Well, unfortunately, reality isn’t too far away. And the crane up on high swinging the reality ball is getting ready to move its arm forward. Who is going to fall victim as the baseball gods pull the levers? Only time will tell. But the first couple weeks following this break will set the tone for the rest of the year.
The last week leading into the break also counts in setting the tone. Momentum is huge in baseball and it gets more important as Fall approaches. Looking back at a few of the highlights of the last few games leading up to the break…
Derrek Lee showed his health isn’t a major issue. At least it doesn’t appear like it is. After resting his sore shoulder, Lee returned to action for two games. He went 3-7 at the plate with 2 HRs, 5 RBIs, and 2 BBs. Most people wouldn’t mind Lee taking off a couple days here and there if it means continued numbers like that.
Dontrelle Willis, on the other hand, has seen the momentum of the D-Train slow down. He tossed a complete game shutout against the Mets two weeks ago, but he had another setback as the struggling Cubs decided to end their eight-game skid against him. Eight runs in 4 1/3 innings brought about an early exit and set the stage for a shaky All-Star performance. Could this carry into the second half?
Cliff Floyd’s power numbers have slowed down. Could this be the beginning of a reality dose for Floyd and Mets fans? He’s maintaining his .290ish average, but those HRs and RBIs disappeared last week. In his last ten games, he only has a single HR and just two RBIs. But that’s the way Floyd’s season has gone. It’s feast or famine with this hitter, and he’s likely to keep up the same trend for a while.

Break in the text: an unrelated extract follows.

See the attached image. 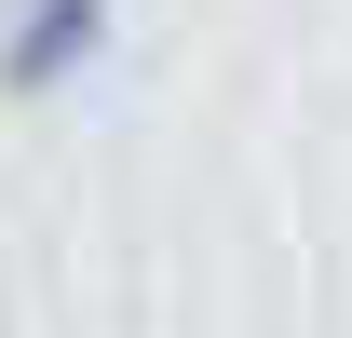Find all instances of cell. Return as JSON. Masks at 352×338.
Returning a JSON list of instances; mask_svg holds the SVG:
<instances>
[{"label": "cell", "instance_id": "obj_1", "mask_svg": "<svg viewBox=\"0 0 352 338\" xmlns=\"http://www.w3.org/2000/svg\"><path fill=\"white\" fill-rule=\"evenodd\" d=\"M95 41H109V0H28V14H14V82H28V95L68 82Z\"/></svg>", "mask_w": 352, "mask_h": 338}]
</instances>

Jason Jennings showed he’s got the goods to be a special pitcher in the Bigs, even while pitching in Colorado. Coming off a tough no-decision against the St. Louis Cardinals when he pitched six solid innings of two-hit ball, Jennings led the Rockies to a 1-0 victory at Coors against San Diego. Yes, a 1-0 victory at Coors. He only struck out one hitter, but he pitched seven strong innings. Jay Witasick and Brian Fuentes closed the game out for the collective shutout.
Brian Giles is starting to see the ball better. Courtesy of eight walks in his last four games, Giles now has 71 on the season. He’s starting to drive the ball better too. If there is any meaning to this surge in walks this season, and especially as of late, Giles could be gearing up for a huge second half. It might not be in line with his monster seasons in Pittsburgh, but it could be much more productive than the first three months of the season.
There’s hope for all, no matter what the situation. Anything can and will happen in the second half of the season. And it starts today!